His book and score for "Hamilton" has sly references to Gilbert and Sullivan, Notorious B.I.G., LL Cool J and Rodgers and Hammerstein. "America, you great unfinished symphony/ You sent for me," he wrote for Hamilton. It could just as easily apply to Miranda.

"He's a rapper and he thinks like a rapper. He's a musical theater nerd, but he thinks like a rapper," says Daveed Diggs, a rapper and actor from California who plays Thomas Jefferson and the Marquis de Lafayette.

"Hamilton" is no fussy history lesson. In it, Founding Fathers swear, cheat on their wives and conduct rap battles over fiscal policy.

It's ultimately the story of an orphan immigrant from the Caribbean who rises to the highest ranks of American society, told by a young African-American and Latino cast. It is not your father's Founding Fathers.

"I don't know why they don't teach us history in this way. I don't know why they don't teach that these people were human beings. They make them demigods and they make them so far out of our reach," says Leslie Odom Jr., who stars as Aaron Burr. "These were regular people who were petty and jealous and had affairs and had scandals, but they still were able to do remarkable things."

"Hamilton" was a sold-out sensation earlier this year when it debuted at the Public Theater, with people paying well over 10 times the $120 ticket price and a crush of fans seeking lottery tickets. Celebrities like Tom Hanks, Dick Cheney and Madonna showed up. Last weekend, J-Lo went to Broadway to see it, too.

The frenzy has its echoes in "A Chorus Line," which attracted the likes of Diana Ross, Cher and Shirley MacLaine when it, too, was at the Public. Back then, Michael Bennett, who was 32, had $1 million in the bank ready for the Broadway move — an enormous advance for 1975. "Hamilton" has a war chest of $31 million, a stunning amount. It has already won awards from the Outer Critics Circle, the New York Drama Critics' Circle and the Drama Desk. (It's only eligible for a Tony after it opens on Broadway.)

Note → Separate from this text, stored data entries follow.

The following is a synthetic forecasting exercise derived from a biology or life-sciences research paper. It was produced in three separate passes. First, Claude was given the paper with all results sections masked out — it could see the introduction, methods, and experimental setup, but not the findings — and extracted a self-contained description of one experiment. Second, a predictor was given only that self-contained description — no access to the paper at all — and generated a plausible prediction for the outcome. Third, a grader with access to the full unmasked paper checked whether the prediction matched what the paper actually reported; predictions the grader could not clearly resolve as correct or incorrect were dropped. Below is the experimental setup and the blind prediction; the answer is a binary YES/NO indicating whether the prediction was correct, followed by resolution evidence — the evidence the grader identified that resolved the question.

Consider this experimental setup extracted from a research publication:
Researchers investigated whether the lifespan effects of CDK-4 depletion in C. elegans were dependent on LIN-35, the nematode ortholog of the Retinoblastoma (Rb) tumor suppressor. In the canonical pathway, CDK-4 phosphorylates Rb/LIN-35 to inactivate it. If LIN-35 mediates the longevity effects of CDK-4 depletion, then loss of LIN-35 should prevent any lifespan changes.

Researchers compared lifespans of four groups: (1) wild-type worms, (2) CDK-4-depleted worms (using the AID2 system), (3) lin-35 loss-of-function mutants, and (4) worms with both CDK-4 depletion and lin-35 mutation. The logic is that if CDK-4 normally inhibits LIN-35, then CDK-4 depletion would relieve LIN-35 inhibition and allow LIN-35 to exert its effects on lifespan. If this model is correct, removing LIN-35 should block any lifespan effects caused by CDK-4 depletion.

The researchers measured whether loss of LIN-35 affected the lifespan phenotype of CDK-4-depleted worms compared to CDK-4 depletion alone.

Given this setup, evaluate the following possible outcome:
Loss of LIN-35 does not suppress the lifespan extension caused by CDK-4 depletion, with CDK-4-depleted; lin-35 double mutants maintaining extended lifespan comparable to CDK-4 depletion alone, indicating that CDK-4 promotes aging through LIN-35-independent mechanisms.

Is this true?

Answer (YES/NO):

The backstory of "Hamilton" could easily be a musical itself: Miranda, the New York City son of Puerto Rican parents, came across Alexander Hamilton biographer Ron Chernow's book and was inspired to write a musical. He debuted the first song at the White House.

Jeffrey Seller, the Tony Award-winning producer behind "Rent" and "Avenue Q," was one of the first people to hear the music as it developed in the summer of 2010. He says he's still in awe of Miranda.

"That he was onto something powerful was clear. But we never know. You don't know where it's going to go. And literally we're in a place now that I could never have anticipated," Seller says.

There are some warning signs in theatrical history: "Holler if Ya Hear Me," a rap musical featuring Tupac Shakur songs, failed last summer, and a too-cool recounting of the nation's seventh president, "Bloody Bloody Andrew Jackson," left most people puzzled.

But Miranda has already proven adept at blending hip-hop, R&B and traditional show tunes in his hit "In the Heights." He's also got a talented director in Thomas Kail and a hungry cast that also includes Broadway veterans in Odom, Renee Elise Goldsberry, Christopher Jackson and Jonathan Groff.

In interviews, cast members say they love watching young people respond to this fresh retelling of America's birth told in a hip-hop vocabulary. The next step is to be inspired and write their own stories.

"He's opened the door because he's set the standard," says Okieriete Onaodowan, who plays James Madison. "Now he's done it in such a great, prolific, clean, clear, precise way that it can't be denied, which opens the door for other people to start to explore and hopefully get to that level."